I'm out of ideas on what to try next. The things I'm doing differently from my VMware Workstation setup is the use of LACP with a physical switch and a virtual distributed switch between the two hosts. I'm guessing the vDS is probably the source of my troubles but I don't know how to fix this problem without eliminating it.


Solution 1:

Hmm... vDS, NFS and LACP work great for me. However, it seems like you're jumping in pretty deep with a high-end set of vSphere features.

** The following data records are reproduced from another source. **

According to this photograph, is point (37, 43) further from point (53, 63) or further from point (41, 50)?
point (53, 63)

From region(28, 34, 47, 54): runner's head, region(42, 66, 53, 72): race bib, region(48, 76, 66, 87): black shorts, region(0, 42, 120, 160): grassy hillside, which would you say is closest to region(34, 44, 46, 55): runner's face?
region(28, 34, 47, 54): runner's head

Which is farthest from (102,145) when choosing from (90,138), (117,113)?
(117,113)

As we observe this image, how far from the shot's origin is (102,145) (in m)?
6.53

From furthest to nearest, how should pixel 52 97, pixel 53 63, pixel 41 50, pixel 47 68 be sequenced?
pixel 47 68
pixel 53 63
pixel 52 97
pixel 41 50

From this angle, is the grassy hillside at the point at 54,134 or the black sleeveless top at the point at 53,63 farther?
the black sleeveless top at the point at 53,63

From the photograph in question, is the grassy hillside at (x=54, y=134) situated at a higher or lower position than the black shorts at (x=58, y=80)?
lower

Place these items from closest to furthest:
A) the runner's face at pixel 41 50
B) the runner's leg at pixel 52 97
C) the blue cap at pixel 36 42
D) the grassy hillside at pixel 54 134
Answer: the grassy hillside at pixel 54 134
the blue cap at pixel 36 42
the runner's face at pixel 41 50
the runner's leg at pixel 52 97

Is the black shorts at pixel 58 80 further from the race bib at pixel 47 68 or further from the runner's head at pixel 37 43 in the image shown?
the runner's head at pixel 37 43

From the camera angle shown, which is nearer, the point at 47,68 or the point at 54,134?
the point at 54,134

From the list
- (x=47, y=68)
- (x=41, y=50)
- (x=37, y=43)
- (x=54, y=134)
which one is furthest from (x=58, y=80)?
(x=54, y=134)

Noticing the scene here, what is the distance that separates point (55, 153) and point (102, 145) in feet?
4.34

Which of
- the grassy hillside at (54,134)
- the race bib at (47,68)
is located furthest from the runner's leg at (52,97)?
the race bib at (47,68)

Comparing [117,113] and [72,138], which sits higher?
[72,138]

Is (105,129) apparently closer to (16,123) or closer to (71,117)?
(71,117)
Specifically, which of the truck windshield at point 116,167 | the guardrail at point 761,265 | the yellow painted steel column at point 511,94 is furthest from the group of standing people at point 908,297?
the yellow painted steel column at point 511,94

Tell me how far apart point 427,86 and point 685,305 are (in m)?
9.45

Most installations don't really require LACP, but I can understand the appeal of trying to use it...

None of the vDS and other features matter if the QNAP isn't allowing the mount...

  • You've verified connectivity with vmkping, but should probably try it with the jumbo MTU: vmkping -s 9000 10.1.2.100 (no need to specify interface). Ensure that works.
  • I would disable the QNAP ACLs entirely for the moment.
  • Your mount path name should probably be ip.address:/share/VM/
  • Try to mount again, but pay attention to the messages in /var/log/vobd.log on the ESXi host. If it says something like "The mount request was denied by the NFS server.", the issue is the QNAP.
  • I'm sorry, but we're missing your physical switch type/model and configuration... Can you describe that? You should have trunked VLANs+LACP configs on the relevant ports.

Your screenshot of the vDS configuration looks like it's one host's worth of info. Verify that your config has LACP and the right load balancing modes set. It should look like the following:

enter image description here

enter image description here

Solution 2:

had same problem yesterday with a TS-420U and ESXi 5.5 U1. My Setup: - Two ESXi 5.5 with vCenter server - Direct Attached Storage - QNAP TS-420U NAS on same subnet with the ESXi hosts (so no routing problem) - All are on subnet 10.207.253.128/26

After configuring the NAS, I set the ACL to the appropriate subnet (10.207.253.*) and connected without problems. But after rebooting the ESXi hosts, no connection anymore, same errors like yours. NAS reboot and turning off/on NFS service didn't help. Last thing I tried was setting ACL on NAS server to * -> boom, it worked again. Both ESXi hosts can connect to the NFS share without problems.

Now I just have to find out, why the ESXi hosts can't connect with ACL set to the subnet...